Simnikiwe Mzekandaba
By Simnikiwe Mzekandaba, IT in government editor
Johannesburg, 11 May 2017
Social development minister Bathabile Dlamini.
Social development minister Bathabile Dlamini.

The SA Social Security Agency's (SASSA) intentions to take over payments of social grants in the near future is attached to a hefty cost of about R6 billion.

Business Day reports social development minister Bathabile Dlamini made the revelation to the portfolio committee on social development in Parliament yesterday.

According to the newspaper, Dlamini told the committee the R6 billion should be seen as an investment, and it would take about five years to finalise the takeover process.

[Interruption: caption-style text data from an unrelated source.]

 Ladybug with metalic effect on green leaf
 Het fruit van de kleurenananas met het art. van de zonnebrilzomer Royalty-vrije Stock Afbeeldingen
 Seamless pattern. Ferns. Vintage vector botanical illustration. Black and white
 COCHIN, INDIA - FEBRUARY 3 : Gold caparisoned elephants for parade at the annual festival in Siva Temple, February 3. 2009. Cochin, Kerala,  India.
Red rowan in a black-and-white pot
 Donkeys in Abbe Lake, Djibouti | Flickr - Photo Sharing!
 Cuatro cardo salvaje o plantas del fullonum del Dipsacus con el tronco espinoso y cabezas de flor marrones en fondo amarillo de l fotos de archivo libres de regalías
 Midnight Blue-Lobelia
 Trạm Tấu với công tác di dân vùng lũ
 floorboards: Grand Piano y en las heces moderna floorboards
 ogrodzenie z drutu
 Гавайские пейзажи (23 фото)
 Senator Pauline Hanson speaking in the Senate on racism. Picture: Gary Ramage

Dlamini pointed out SASSA does "not have the necessary expertise to undertake grant payments, for example, in biometrics, payments, costing, modelling and cyber risk assessment. This lack of skill had to be taken into consideration," reports Business Day.

Revived business

Before the extension of the invalid contract with Cash Paymaster Services (CPS), a Net1 UEPS Technologies subsidiary, SASSA planned on being the distributor of social grants.

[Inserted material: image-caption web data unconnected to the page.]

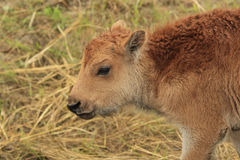 Spring Buffalo Calf. In the Black Hills Stock Image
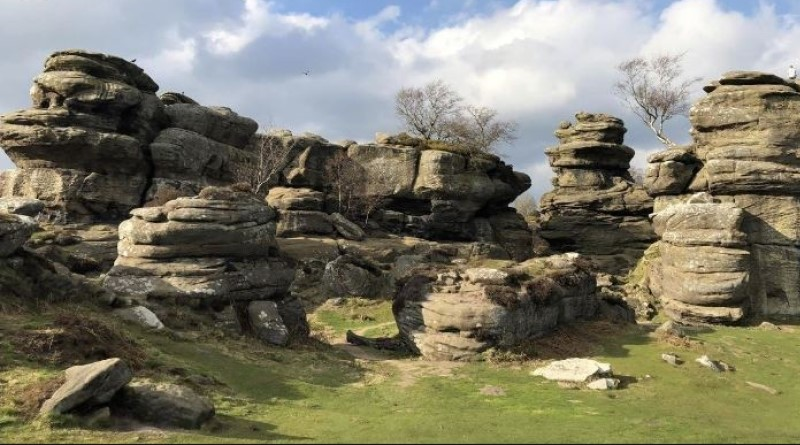 Brimham Rocks YHOA Middle Distance Championships 24 November 2019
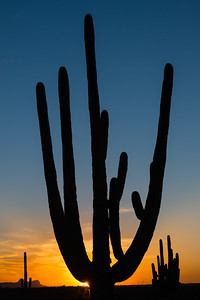 Giant Saguaro at sunset, Catalina State Park, AZ.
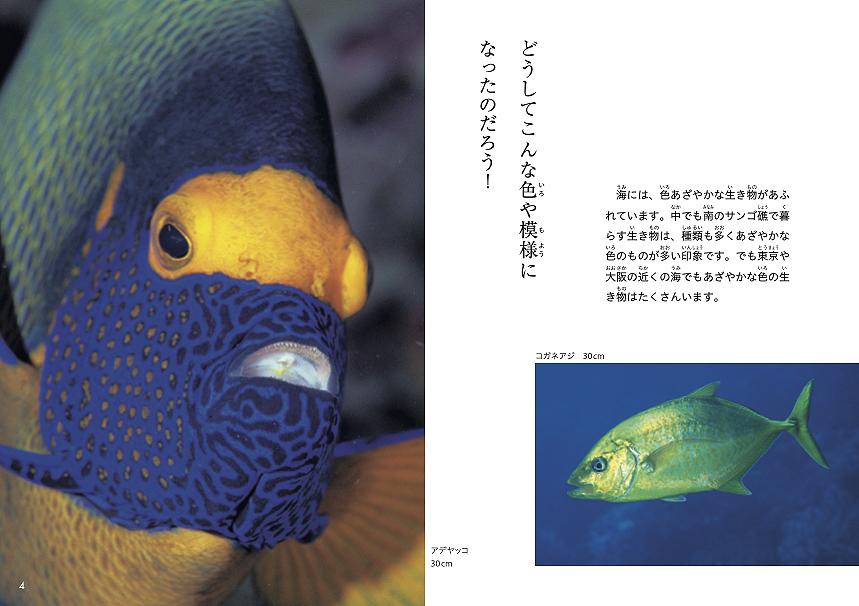 海洋写真家・吉野雄輔さん著「どうしてそうなった⁉海の生き物①」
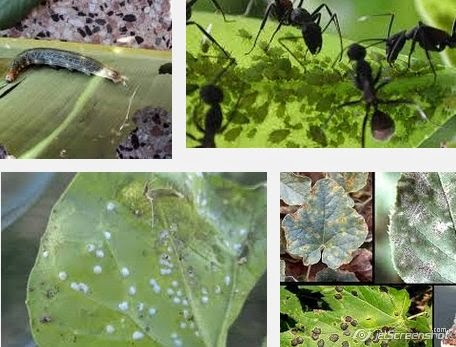 eliminar plagas del jardín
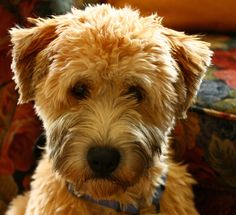Wheaten puppy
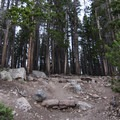A section of trail leads you into the forest.- Bierstadt Lake Loop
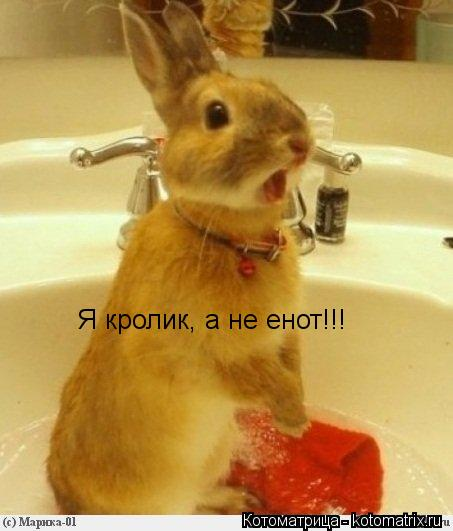 Котоматрица: Я кролик, а не енот!!!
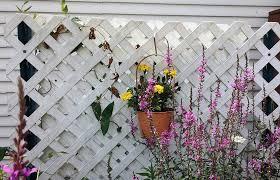 55 Lattice Fence Design Ideas Pictures Popular Types Fence Design Lattice Fence Fence Art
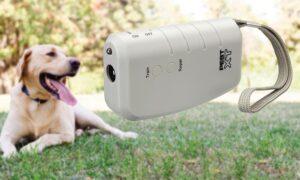 Ahuyentadores para perros
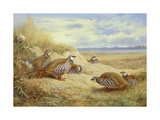 French Partridges Premium Giclee Print by Archibald Thorburn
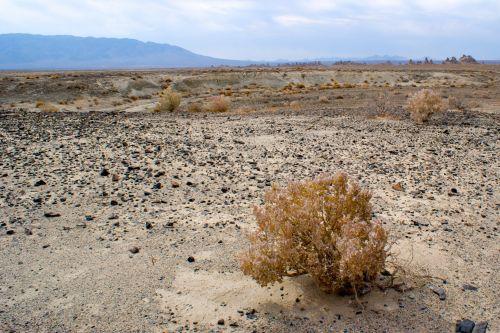 Mojave Desert Desolation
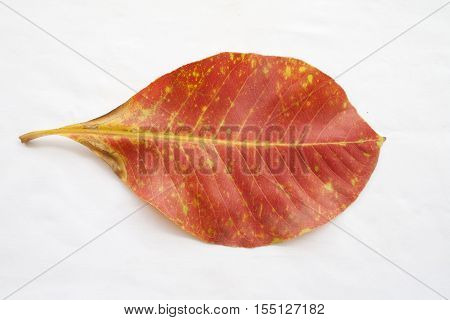 red dried leave in autumn on background white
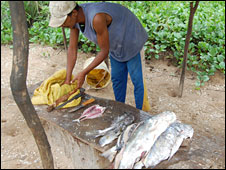 Man selling fish in Malindi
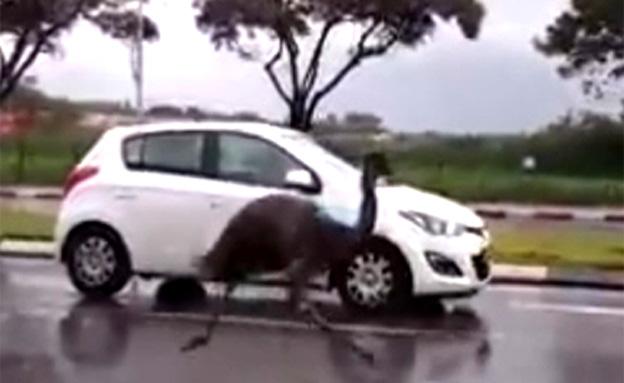 באמצע הכביש: מרדף אחרי אמו. צפו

Social grant payments are administered and distributed by CPS, after it was awarded a five-year, R10 billion tender in January 2012. The tender was declared invalid by the Constitutional Court (ConCourt) in 2013, after it emerged that irregular tendering processes were followed in awarding it.

SASSA was ordered to initiate a new tender process for the payment of social grants.

In 2015, the agency issued a new tender contract, but did not award it, opting to move the payment of social grants in-house.

However, as stated by the agency, it underestimated the mammoth task of taking control of social grant payments and came up short to find working solutions to pay social grants.

The issue caused whirlwind confusion in SA, as worries persisted that the most vulnerable citizens would be left stranded on 1 April.

The potential social grants payments disaster was averted as a result of the intervention by the ConCourt, which permitted the extension of the invalid social grants payments contract for another 12 months.

Blow to poor

Meanwhile, this week, the North Gauteng High Court ruling - which allows deductions from social grants to continue - has been described as a blow to the poor.

According to the court, amendments to a section of the regulations of the Social Assistance Act of 2004 should not restrict deductions from the bank accounts of social grant recipients.

Last year, the Department of Social Development introduced amendments to the Act to inhibit deductions from beneficiaries' accounts. The decision was motivated by complaints from beneficiaries, who said airtime, electricity, funeral policy and insurance payments were being recouped before their social grants were paid out, according to the department.

Net1 sought a declaratory order with the High Court, requesting certainty on the interpretation of the regulations in the Social Assistance Act.

Veteran human rights organisation, the Black Sash Trust, also filed an application requesting the intervention of the High Court in the case over deductions.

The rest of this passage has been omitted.